* START Source records *
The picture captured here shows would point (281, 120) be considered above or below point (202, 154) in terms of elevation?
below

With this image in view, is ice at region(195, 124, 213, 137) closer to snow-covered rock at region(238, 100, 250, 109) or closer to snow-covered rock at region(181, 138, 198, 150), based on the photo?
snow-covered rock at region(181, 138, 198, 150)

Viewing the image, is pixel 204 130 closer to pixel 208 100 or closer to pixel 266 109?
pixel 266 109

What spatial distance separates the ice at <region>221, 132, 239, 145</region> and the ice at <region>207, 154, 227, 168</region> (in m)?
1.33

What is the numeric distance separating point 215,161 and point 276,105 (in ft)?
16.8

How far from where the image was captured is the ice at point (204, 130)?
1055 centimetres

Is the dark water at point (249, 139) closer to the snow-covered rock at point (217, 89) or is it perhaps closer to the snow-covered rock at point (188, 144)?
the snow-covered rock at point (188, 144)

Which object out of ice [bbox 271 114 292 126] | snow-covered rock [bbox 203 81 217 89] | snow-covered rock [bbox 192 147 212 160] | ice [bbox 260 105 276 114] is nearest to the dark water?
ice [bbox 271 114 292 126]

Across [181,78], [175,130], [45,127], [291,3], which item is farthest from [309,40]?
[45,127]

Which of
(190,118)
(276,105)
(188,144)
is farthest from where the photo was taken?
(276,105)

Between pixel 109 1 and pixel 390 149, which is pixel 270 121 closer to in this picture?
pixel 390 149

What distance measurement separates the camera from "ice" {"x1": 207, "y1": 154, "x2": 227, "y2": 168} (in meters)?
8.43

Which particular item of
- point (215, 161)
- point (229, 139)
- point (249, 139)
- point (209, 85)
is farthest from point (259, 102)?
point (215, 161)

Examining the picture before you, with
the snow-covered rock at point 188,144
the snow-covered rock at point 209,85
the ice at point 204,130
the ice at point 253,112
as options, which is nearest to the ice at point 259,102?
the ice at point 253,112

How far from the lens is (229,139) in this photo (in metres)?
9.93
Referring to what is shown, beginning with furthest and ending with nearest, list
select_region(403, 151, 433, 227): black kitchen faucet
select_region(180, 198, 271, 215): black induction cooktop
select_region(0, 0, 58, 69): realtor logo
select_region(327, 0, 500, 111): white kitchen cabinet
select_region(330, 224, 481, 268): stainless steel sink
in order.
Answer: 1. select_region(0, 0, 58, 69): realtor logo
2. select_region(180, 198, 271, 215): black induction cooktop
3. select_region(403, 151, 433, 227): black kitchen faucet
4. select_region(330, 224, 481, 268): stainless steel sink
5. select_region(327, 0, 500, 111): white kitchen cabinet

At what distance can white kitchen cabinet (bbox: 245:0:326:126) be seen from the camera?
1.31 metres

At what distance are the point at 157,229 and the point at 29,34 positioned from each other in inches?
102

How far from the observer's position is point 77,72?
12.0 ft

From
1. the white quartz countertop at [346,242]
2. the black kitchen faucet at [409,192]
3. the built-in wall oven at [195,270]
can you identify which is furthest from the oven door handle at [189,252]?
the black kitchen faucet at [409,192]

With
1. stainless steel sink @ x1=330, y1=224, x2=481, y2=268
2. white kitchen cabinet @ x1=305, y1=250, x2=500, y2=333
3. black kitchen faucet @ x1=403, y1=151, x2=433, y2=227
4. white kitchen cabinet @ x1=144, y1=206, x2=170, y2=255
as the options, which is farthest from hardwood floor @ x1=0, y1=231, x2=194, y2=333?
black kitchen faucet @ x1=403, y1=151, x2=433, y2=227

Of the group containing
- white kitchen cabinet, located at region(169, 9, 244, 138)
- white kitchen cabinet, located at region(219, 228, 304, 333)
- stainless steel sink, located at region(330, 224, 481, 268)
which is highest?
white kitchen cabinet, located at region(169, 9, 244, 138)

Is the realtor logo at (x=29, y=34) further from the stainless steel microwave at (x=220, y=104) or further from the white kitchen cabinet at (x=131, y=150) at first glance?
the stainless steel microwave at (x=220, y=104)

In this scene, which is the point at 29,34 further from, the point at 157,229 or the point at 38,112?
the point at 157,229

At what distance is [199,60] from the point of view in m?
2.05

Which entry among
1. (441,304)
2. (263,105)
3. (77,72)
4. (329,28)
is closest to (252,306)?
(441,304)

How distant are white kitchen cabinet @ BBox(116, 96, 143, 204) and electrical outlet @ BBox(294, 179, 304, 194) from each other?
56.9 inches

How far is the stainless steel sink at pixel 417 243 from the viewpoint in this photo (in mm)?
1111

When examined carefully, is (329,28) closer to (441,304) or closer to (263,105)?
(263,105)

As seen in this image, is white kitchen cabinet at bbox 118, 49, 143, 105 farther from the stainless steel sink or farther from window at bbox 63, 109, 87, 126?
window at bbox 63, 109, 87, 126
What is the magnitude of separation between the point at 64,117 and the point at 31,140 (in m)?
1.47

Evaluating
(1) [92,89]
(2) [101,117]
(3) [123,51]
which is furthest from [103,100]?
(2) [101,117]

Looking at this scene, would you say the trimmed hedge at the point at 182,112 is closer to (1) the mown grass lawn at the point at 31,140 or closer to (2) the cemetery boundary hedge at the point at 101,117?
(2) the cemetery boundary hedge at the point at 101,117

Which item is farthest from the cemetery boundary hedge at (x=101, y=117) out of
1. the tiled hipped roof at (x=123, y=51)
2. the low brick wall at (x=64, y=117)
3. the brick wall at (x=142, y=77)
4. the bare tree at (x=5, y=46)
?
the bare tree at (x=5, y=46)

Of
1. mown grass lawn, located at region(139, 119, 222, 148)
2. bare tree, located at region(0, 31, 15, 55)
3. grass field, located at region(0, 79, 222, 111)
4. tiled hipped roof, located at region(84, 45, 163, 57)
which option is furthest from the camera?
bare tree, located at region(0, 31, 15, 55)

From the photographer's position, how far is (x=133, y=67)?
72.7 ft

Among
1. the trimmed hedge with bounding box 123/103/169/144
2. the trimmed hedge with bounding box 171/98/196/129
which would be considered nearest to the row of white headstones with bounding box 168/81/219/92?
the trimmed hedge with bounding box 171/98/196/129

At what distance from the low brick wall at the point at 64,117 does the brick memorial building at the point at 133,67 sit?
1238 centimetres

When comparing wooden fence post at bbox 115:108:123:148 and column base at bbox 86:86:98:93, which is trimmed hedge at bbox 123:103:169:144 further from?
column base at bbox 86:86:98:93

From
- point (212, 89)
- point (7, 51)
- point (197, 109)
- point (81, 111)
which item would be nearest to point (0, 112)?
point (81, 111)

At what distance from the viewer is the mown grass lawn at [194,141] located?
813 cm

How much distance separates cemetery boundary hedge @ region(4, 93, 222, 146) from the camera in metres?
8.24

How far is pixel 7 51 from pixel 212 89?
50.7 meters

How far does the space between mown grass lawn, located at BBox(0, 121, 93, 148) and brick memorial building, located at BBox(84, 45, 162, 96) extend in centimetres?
* END Source records *
▶ **Problem details**: Please copy the entries from the line containing "How much distance" through the end of the entries, including those lines. Multiply every distance in the answers by 0.25 and round each result to the number of decimal places the original had, rounding halves up.

▶ **Result for this exercise**:
How much distance separates cemetery boundary hedge @ region(4, 93, 222, 146) from the camera in metres?
2.06

How far is pixel 7 51 from pixel 212 89?
12.7 meters

How far does the space between mown grass lawn, located at BBox(0, 121, 93, 148) and brick memorial building, located at BBox(84, 45, 162, 96) extend in centimetres?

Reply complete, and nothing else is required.